### Provided entries
▶

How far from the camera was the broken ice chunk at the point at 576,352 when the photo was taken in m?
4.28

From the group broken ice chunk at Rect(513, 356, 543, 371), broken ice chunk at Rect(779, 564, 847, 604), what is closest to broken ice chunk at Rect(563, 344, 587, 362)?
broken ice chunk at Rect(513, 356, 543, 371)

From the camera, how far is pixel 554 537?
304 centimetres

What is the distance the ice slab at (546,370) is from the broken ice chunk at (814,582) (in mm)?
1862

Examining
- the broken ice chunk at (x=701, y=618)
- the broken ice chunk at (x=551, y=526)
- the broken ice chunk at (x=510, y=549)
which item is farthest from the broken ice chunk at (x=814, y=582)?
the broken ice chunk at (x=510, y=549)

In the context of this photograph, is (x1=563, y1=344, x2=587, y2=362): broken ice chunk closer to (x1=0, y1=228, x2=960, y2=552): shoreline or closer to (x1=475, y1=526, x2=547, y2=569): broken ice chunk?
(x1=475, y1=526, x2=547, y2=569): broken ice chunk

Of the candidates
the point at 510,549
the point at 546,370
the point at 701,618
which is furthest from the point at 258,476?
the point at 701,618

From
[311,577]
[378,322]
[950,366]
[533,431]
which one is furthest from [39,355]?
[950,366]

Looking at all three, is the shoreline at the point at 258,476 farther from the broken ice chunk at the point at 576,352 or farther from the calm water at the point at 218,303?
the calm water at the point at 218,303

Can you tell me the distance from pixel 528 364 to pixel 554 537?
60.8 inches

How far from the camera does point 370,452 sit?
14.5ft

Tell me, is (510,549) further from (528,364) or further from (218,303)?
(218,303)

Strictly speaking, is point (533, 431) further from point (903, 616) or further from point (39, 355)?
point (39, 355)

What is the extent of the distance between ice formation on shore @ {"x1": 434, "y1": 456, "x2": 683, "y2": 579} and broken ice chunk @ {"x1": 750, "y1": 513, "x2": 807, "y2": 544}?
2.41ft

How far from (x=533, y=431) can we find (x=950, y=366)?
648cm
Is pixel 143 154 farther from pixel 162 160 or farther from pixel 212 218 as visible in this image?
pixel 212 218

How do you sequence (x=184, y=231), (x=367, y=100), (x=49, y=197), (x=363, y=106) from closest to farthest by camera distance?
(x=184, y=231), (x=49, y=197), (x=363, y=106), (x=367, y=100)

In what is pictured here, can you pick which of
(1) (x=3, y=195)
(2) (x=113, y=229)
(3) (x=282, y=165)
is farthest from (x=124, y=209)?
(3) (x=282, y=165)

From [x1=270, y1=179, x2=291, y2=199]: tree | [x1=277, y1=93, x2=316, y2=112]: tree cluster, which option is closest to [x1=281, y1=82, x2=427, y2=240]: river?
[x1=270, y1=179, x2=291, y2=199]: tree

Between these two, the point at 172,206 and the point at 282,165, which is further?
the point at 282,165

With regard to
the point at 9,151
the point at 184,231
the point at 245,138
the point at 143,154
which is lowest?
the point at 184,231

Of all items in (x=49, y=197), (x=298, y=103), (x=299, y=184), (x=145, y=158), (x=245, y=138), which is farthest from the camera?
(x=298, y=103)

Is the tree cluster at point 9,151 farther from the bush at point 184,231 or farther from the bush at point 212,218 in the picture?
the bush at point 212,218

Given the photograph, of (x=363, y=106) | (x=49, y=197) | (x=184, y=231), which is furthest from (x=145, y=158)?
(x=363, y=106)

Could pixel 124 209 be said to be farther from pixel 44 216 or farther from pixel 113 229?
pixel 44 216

◀
▶

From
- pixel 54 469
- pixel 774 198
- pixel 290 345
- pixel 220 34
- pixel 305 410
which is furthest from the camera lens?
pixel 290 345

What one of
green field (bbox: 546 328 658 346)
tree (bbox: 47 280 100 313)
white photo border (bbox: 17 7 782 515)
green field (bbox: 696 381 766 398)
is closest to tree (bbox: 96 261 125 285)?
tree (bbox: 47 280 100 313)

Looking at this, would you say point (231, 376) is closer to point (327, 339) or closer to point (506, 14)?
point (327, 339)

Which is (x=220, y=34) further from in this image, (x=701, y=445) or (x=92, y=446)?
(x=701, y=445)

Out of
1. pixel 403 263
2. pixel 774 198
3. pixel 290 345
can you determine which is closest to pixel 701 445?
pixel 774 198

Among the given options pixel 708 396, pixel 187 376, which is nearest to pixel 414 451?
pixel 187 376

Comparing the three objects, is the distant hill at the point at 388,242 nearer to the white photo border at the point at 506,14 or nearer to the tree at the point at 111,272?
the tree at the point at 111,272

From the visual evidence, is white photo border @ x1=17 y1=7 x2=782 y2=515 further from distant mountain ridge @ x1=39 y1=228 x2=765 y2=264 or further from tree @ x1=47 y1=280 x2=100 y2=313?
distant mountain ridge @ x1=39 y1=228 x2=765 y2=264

◀

### Directions for this task
Collect every line in the material above that contains the string "ridge", treating case as significant.

### Task response
From the visual evidence, is white photo border @ x1=17 y1=7 x2=782 y2=515 further from distant mountain ridge @ x1=39 y1=228 x2=765 y2=264 or further from tree @ x1=47 y1=280 x2=100 y2=313?
distant mountain ridge @ x1=39 y1=228 x2=765 y2=264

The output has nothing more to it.